TEKS YANG DIBERIKAN:
####

Contoh Kutipan Novel “Eiffel I’m In Love” beserta Unsur Intrinsiknya

Hal yang Menarik dari Kutipan Novel

Setiap karya sastra pasti memiliki kelebihan dan kekurangan serta kemenarikan dan hal yang tidak menarik. Tidak terkecuali juga novel sebagai sebuah karya sastra.
Namun demikian, kelebihan dan kekurangan atau menarik dan tidak menariknya sebuah karya sastra dipengaruhi oleh banyak hal. Di antaranya yaitu sudut pandang apresian yang menilai karya tersebut, lingkungan karya, dan penulis karya. 
Dalam hal ini, tidak ada objektivitas yang mutlak untuk memberikan vonis terhadap baik buruknya atau menarik tidaknya sebuah karya sastra. Namun, meski demikian, tentunya ada standar pendekatan yang dapat digunakan untuk mengukur bobot sebuah karya sastra, di antaranya adalah teori, pandangan publik, dan pendapat orang-orang yang berkompeten.

####

ISI DATA:
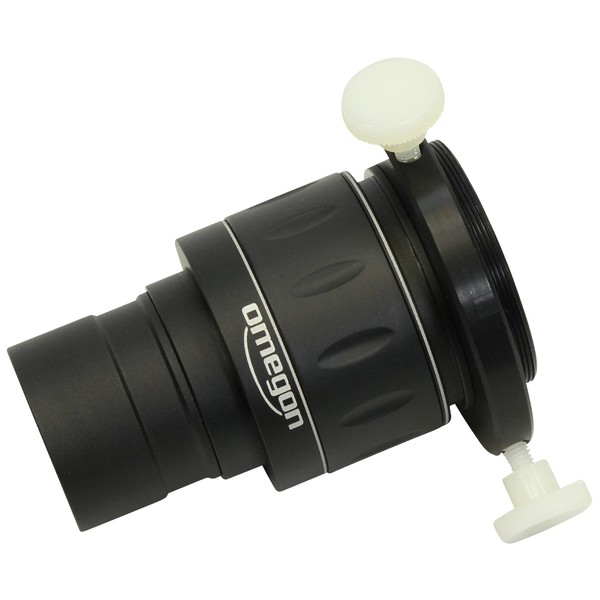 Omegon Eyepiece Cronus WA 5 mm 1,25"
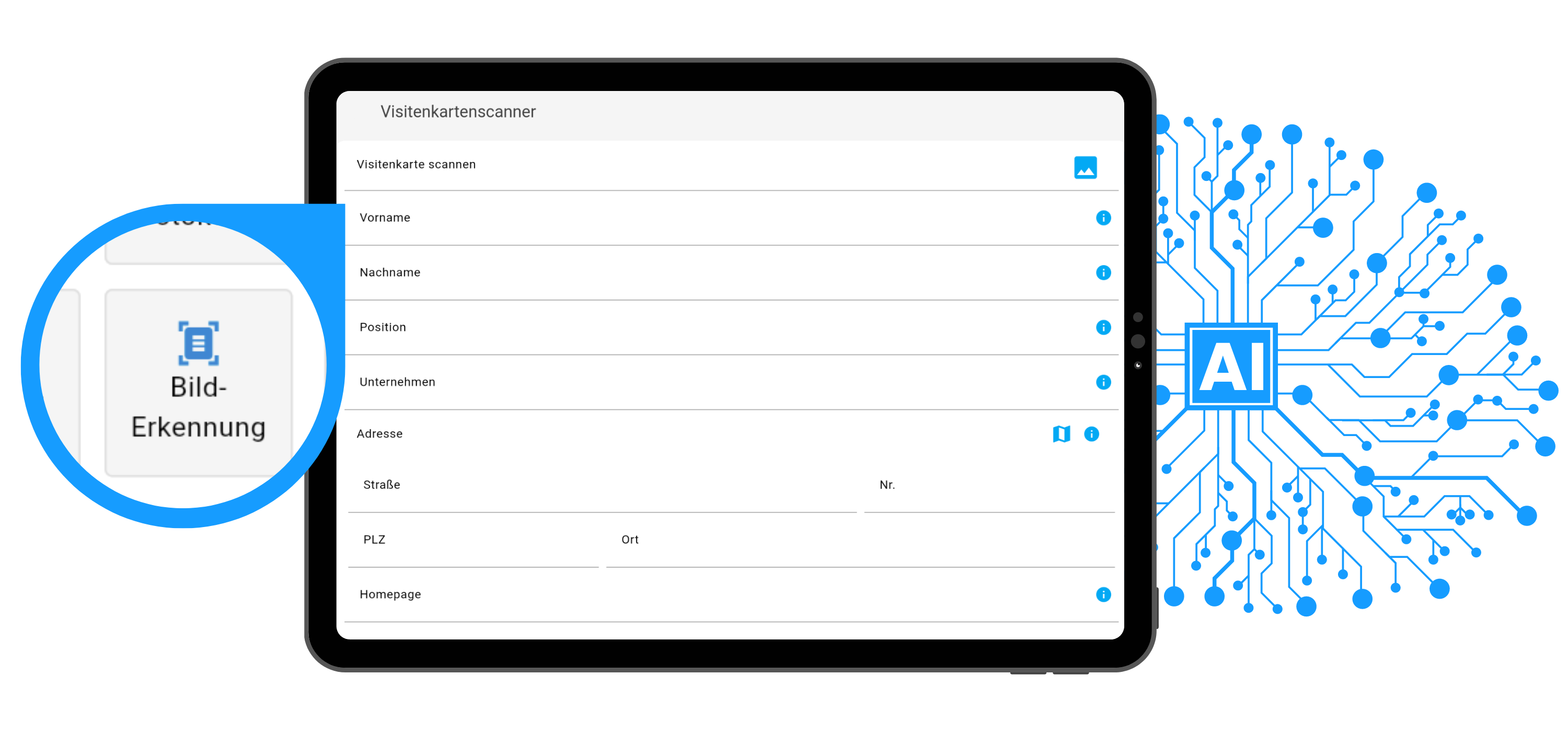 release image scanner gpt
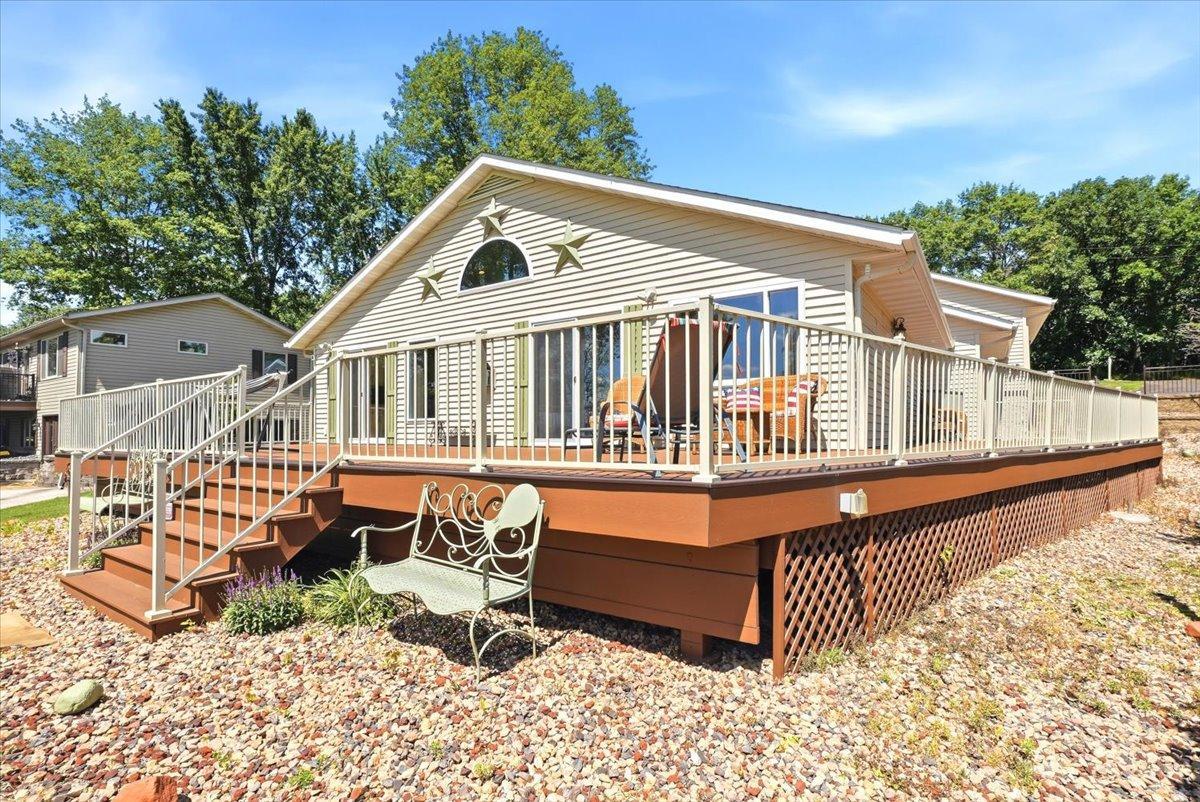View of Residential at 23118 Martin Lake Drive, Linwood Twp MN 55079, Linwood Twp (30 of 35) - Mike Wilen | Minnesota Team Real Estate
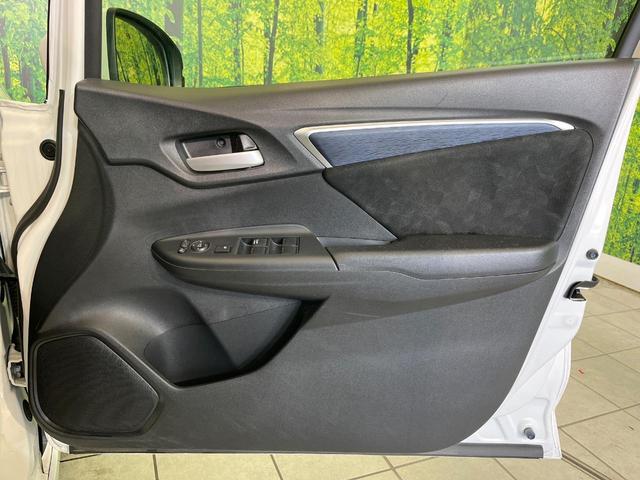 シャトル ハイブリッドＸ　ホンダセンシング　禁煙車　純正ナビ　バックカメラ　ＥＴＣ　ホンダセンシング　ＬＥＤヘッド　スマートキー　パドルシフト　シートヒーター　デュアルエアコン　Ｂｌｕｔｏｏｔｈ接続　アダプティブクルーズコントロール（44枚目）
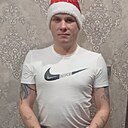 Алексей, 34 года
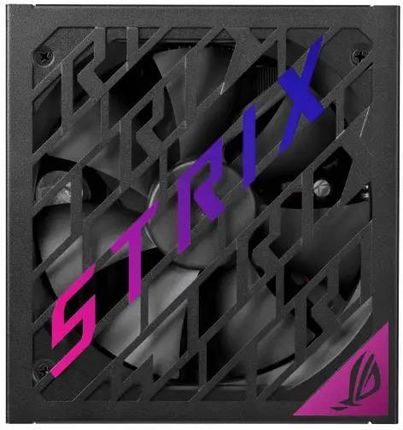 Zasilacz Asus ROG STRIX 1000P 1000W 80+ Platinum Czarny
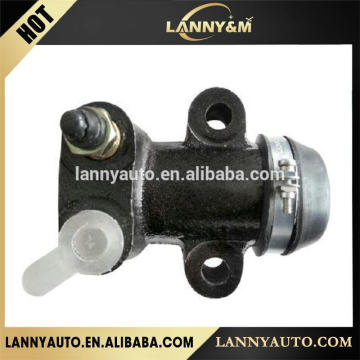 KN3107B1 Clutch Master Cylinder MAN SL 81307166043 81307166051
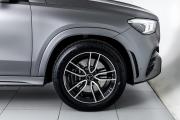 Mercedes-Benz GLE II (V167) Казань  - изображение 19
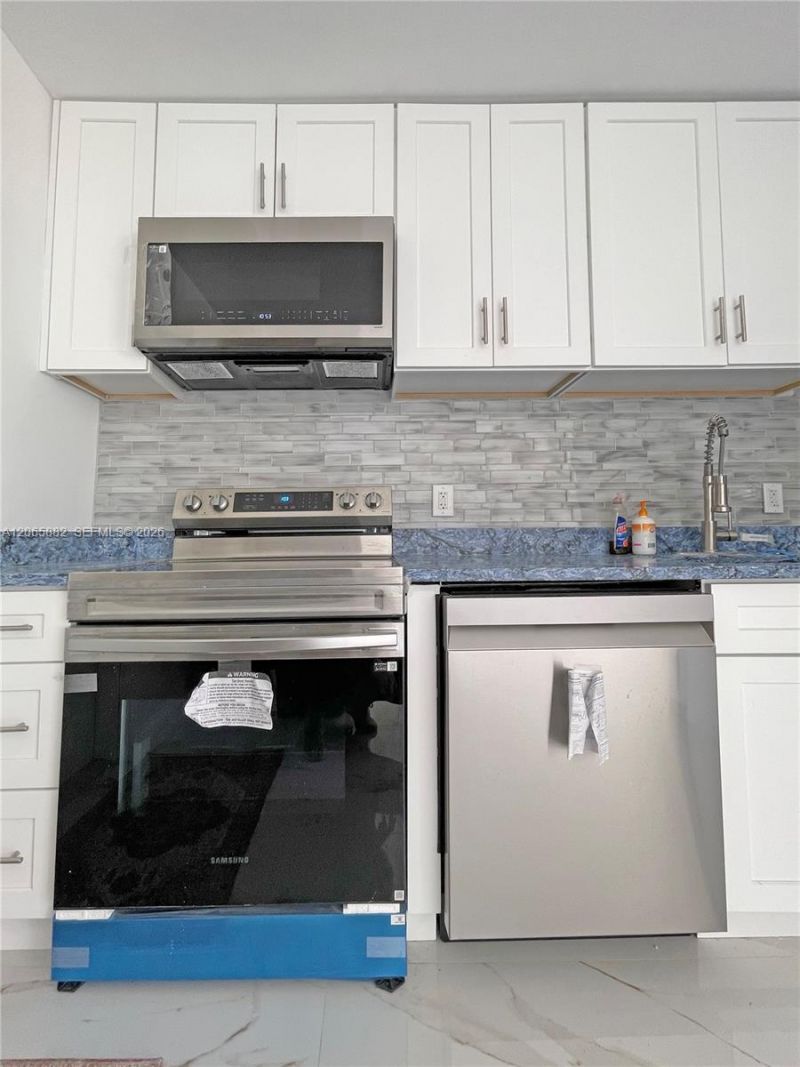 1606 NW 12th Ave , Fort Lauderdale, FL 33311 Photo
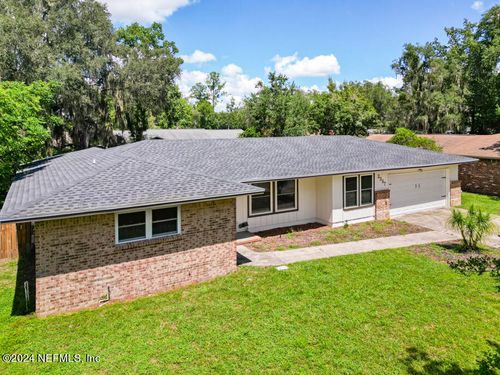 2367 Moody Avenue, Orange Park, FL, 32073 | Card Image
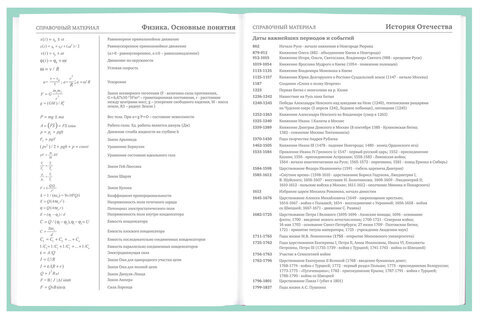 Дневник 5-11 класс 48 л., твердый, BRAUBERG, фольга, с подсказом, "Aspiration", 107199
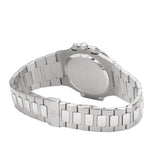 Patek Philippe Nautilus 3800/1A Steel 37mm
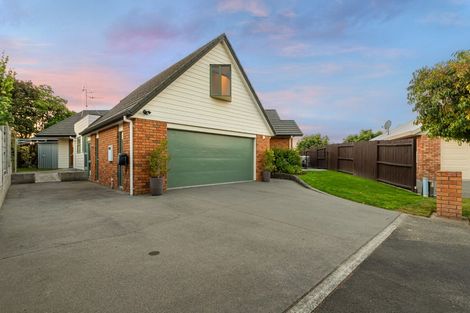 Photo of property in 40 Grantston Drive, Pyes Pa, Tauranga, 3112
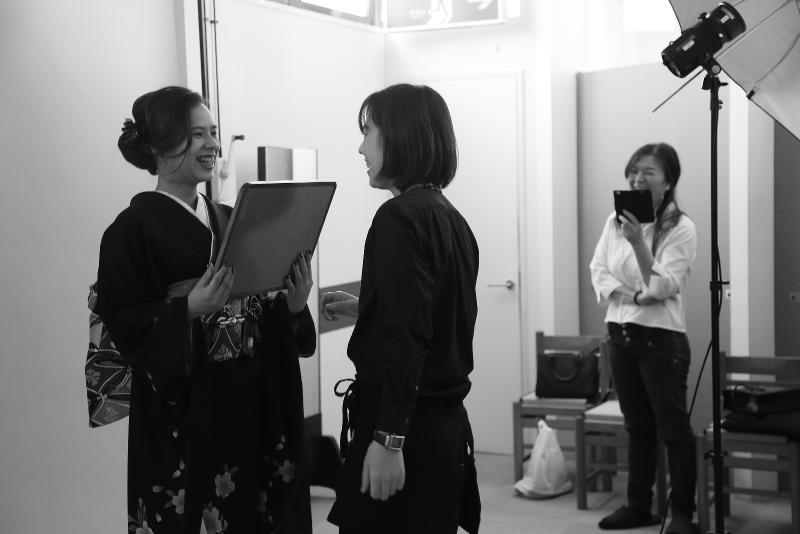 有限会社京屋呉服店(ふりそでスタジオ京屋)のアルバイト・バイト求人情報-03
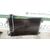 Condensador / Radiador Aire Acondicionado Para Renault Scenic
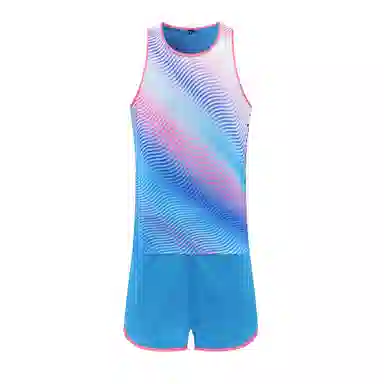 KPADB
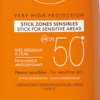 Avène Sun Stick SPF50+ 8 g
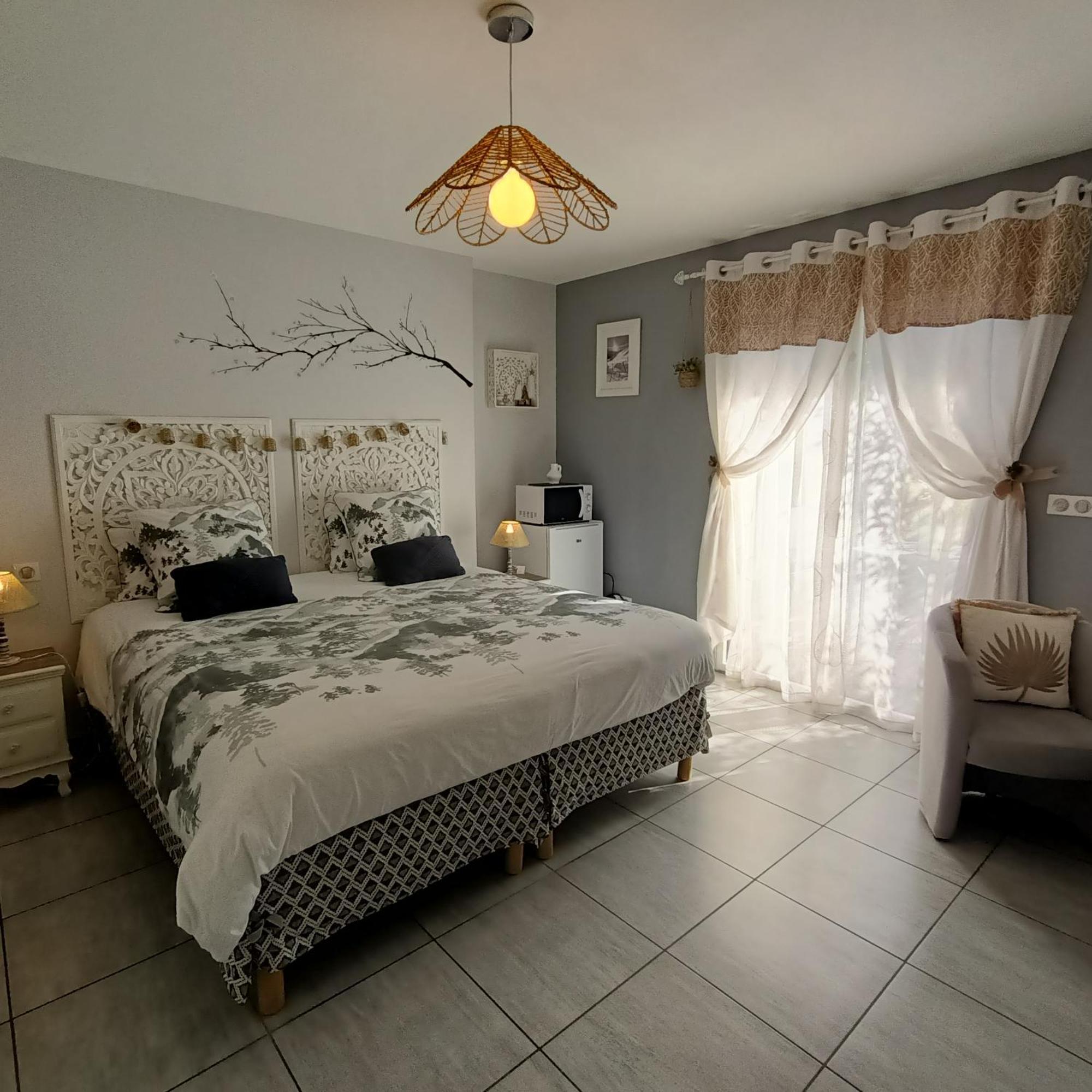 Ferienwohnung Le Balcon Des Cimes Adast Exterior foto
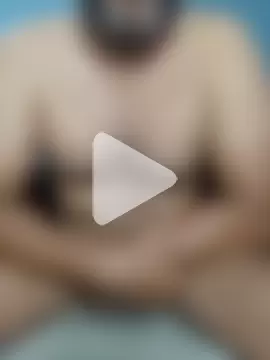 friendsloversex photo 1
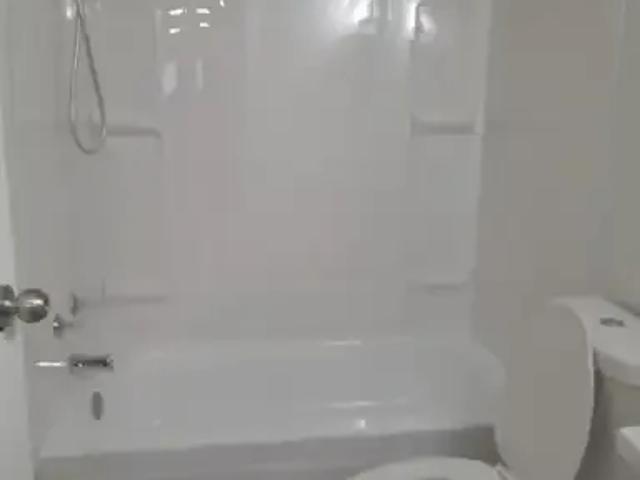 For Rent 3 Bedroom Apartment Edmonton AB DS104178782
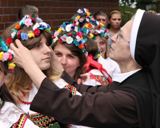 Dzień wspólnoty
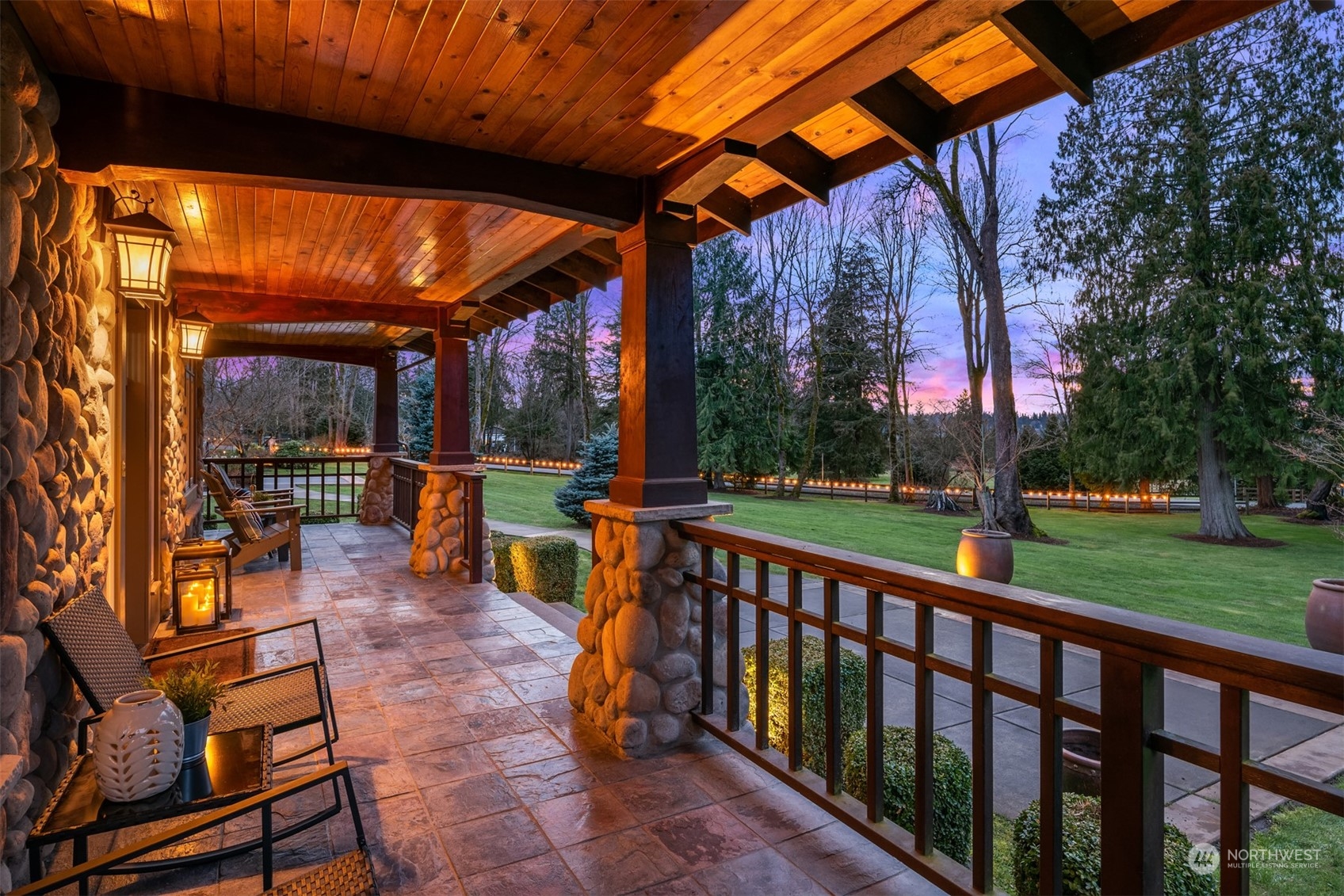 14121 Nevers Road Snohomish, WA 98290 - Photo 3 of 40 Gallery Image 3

####

DAFTAR KEGIATAN:
1 - Menurut teks tentang kutipan novel, standar pendekatan apa saja yang dapat dipakai untuk mengukur bobot sebuah karya sastra?
2 - Tolong sunting semua entri di atas dengan mengganti "FL" menjadi "Florida", lalu tulis ulang entri-entri itu tanpa perubahan lain. Jangan sertakan gambarnya.
Teks tentang kutipan novel dan entri-entri ini tidak saling berkaitan.

JAWABAN BERURUTAN:
1 - Teori, pandangan publik, dan pendapat orang-orang yang berkompeten.

2 -
 Omegon Eyepiece Cronus WA 5 mm 1,25"
 release image scanner gpt
View of Residential at 23118 Martin Lake Drive, Linwood Twp MN 55079, Linwood Twp (30 of 35) - Mike Wilen | Minnesota Team Real Estate
 シャトル ハイブリッドＸ　ホンダセンシング　禁煙車　純正ナビ　バックカメラ　ＥＴＣ　ホンダセンシング　ＬＥＤヘッド　スマートキー　パドルシフト　シートヒーター　デュアルエアコン　Ｂｌｕｔｏｏｔｈ接続　アダプティブクルーズコントロール（44枚目）
 Алексей, 34 года
 Zasilacz Asus ROG STRIX 1000P 1000W 80+ Platinum Czarny
 KN3107B1 Clutch Master Cylinder MAN SL 81307166043 81307166051
 Mercedes-Benz GLE II (V167) Казань  - изображение 19
 1606 NW 12th Ave , Fort Lauderdale, Florida 33311 Photo
 2367 Moody Avenue, Orange Park, Florida, 32073 | Card Image
 Дневник 5-11 класс 48 л., твердый, BRAUBERG, фольга, с подсказом, "Aspiration", 107199
 Patek Philippe Nautilus 3800/1A Steel 37mm
 Photo of property in 40 Grantston Drive, Pyes Pa, Tauranga, 3112
 有限会社京屋呉服店(ふりそでスタジオ京屋)のアルバイト・バイト求人情報-03
 Condensador / Radiador Aire Acondicionado Para Renault Scenic
 KPADB
 Avène Sun Stick SPF50+ 8 g
 Ferienwohnung Le Balcon Des Cimes Adast Exterior foto
 friendsloversex photo 1
 For Rent 3 Bedroom Apartment Edmonton AB DS104178782
 Dzień wspólnoty
 14121 Nevers Road Snohomish, WA 98290 - Photo 3 of 40 Gallery Image 3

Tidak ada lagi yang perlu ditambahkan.